You obviously didn't read my post either, I gave up with the nicotine replacement inhaler, it helped me out no end. :roll:

I agree with Loddy.. You know Jack about smoking if you've never done it, so you shouldn't preach.

steve


----------



## 96299

Dukeham said:


> Hi.
> One word. CHAMPIX. Its a little known & not advertised tablet that is available on prescription from your doctor.
> It is brilliant. It totally quashes the cravings for them within a week. If you really want to quit I cannot recommend these highly enough.
> GC


I tried that method and it made me very ill. My Doc took me off it immediately but it has worked for some people very well.

steve


----------



## mandyandandy

YOU SMELL!!!!! honestly you do, when you smoke you just don't realise how much. 

When you stop you will be ashamed how much you make your house, clothes and hair reek of smoke. Yes you may not smoke in the house or in the car but I bet a non smoker will still be able to smell it in those places. 

For 3 days put all your buts into a jam jar with a lid and half filled with water. Just drop the butts in and leave it.
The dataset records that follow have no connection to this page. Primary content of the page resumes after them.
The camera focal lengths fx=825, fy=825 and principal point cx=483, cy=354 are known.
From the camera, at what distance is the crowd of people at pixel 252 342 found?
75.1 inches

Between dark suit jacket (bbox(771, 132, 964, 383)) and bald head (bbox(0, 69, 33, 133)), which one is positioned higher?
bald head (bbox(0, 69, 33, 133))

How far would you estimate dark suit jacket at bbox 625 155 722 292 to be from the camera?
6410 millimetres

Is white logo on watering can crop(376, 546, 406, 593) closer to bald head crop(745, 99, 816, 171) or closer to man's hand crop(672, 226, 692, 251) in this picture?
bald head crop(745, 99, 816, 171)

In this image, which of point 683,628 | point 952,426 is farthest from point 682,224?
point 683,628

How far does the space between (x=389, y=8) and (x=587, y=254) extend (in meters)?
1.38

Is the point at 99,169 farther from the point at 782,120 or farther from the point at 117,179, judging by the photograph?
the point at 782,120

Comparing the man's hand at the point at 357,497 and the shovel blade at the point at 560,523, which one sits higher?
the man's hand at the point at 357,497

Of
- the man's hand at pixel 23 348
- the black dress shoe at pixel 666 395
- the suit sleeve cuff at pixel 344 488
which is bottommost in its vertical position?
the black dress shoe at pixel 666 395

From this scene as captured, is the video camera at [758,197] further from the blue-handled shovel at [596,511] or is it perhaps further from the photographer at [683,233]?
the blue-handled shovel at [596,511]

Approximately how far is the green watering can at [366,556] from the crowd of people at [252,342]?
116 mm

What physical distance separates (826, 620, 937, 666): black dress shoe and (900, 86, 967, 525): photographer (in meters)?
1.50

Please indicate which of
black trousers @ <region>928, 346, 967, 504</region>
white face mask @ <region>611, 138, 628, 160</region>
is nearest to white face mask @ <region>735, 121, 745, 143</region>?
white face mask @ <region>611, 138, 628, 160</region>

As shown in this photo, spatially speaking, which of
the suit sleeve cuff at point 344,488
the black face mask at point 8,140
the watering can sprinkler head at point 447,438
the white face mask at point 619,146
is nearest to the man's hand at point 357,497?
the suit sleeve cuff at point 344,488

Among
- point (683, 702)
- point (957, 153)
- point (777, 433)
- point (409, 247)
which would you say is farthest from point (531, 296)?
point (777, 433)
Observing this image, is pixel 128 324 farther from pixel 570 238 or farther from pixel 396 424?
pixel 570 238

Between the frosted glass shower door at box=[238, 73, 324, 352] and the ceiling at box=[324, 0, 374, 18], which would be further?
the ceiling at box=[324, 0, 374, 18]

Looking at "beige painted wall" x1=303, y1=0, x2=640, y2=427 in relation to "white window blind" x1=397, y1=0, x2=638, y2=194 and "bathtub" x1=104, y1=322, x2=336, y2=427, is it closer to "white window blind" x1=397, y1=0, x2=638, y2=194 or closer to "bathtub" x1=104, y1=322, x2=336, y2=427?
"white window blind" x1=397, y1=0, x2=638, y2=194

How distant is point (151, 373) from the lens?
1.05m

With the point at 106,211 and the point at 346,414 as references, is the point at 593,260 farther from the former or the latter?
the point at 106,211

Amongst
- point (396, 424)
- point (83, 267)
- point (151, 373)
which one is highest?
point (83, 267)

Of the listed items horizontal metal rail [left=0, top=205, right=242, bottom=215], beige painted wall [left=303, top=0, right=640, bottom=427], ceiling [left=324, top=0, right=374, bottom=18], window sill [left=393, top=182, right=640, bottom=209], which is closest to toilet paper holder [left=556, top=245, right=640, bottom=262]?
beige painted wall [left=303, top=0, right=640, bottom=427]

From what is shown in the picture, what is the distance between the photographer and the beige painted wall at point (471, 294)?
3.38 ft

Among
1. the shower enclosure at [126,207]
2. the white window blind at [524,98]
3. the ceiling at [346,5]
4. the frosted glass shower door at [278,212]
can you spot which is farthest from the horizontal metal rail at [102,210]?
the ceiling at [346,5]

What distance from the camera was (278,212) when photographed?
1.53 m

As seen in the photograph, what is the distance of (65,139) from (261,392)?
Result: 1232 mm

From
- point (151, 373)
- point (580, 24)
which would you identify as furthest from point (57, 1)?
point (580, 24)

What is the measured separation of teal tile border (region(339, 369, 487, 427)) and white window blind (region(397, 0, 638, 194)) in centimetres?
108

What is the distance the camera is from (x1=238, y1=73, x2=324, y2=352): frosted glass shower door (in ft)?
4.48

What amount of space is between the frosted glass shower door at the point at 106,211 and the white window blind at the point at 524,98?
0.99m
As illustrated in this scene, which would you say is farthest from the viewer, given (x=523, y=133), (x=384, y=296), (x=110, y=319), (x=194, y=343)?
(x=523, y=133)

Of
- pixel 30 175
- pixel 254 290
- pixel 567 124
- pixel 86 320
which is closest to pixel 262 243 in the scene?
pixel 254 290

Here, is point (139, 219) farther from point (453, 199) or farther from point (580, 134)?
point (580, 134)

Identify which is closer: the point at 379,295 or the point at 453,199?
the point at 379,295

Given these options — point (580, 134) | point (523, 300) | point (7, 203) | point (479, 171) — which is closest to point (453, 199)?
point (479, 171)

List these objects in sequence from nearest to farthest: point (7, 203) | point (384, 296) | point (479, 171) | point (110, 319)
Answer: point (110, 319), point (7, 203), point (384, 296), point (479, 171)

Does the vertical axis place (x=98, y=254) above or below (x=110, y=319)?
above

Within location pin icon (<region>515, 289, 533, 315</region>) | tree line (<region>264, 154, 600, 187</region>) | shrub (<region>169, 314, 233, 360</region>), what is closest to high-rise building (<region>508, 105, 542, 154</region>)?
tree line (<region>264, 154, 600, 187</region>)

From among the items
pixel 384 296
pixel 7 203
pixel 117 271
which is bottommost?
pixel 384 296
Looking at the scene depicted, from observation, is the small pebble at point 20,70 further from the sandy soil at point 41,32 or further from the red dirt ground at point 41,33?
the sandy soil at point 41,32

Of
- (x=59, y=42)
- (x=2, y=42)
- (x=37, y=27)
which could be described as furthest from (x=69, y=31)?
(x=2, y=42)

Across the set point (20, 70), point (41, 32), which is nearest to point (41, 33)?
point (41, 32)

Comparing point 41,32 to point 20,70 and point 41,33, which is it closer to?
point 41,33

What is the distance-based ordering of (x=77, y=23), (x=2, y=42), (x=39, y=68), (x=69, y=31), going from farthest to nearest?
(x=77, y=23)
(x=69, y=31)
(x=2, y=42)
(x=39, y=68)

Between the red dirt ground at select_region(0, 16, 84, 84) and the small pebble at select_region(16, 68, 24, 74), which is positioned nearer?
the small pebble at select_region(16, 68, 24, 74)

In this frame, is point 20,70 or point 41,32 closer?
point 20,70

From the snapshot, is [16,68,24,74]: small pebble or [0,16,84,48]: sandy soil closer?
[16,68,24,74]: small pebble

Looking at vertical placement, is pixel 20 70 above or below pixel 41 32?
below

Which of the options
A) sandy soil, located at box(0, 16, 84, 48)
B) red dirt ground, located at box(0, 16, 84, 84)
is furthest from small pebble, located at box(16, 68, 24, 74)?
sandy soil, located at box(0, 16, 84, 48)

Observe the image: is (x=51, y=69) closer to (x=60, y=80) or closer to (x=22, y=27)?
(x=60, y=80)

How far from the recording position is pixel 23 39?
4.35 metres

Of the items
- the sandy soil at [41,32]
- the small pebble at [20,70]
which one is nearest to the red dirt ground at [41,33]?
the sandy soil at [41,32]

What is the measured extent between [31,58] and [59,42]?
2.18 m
Then smell inside it, then imagine kissing it as that is what some people have to smell and taste each time they kiss you. 

Keep the jar for when you do give up and every time you fancy a *** just have a sniff of it, it can be a great reminder of what you once smelt of  

Wash all your clothes and particularly bedding, my daughter didn't smoke in the house at all but her bedroom reeked of smoke just by what was on her and her clothes she had in there. 

10 years since I gave up, still miss it occasionally and love the smell of a pipe or cigar now and then but wouldn't want to live with it. 

Good luck
Mandy


----------



## wobby

We will all be doing cold Turkey soon! :roll: :roll: :wink: 

Wobby


----------



## badger

All good advice here.......the main thing is you WANT to stop.

I did twice before but started again after a couple of years..........STUPID BOY.....I did stop after a visit to the quack who threatened a visit to the hospital with a chest infection..............it was OK but it scared me so much I just stopped dead......cold turkey its been 8/9 years now and am about to grit my teeth and visit the quack again as I do have breathing problems....................so dont delay..............Do it before it does you.

(you do feel so much better I promise, the craving only lasts a couple of weeks, just find something else to do with your hands.. :twisted: )


----------



## badger

By the way......my other half gave up about 3/4 years ago using nicotine lozenges....................she's still on them :roll: 

Dr says its OK as its the tar etc in **** that does the damage.....the nicotine is the addictive bit.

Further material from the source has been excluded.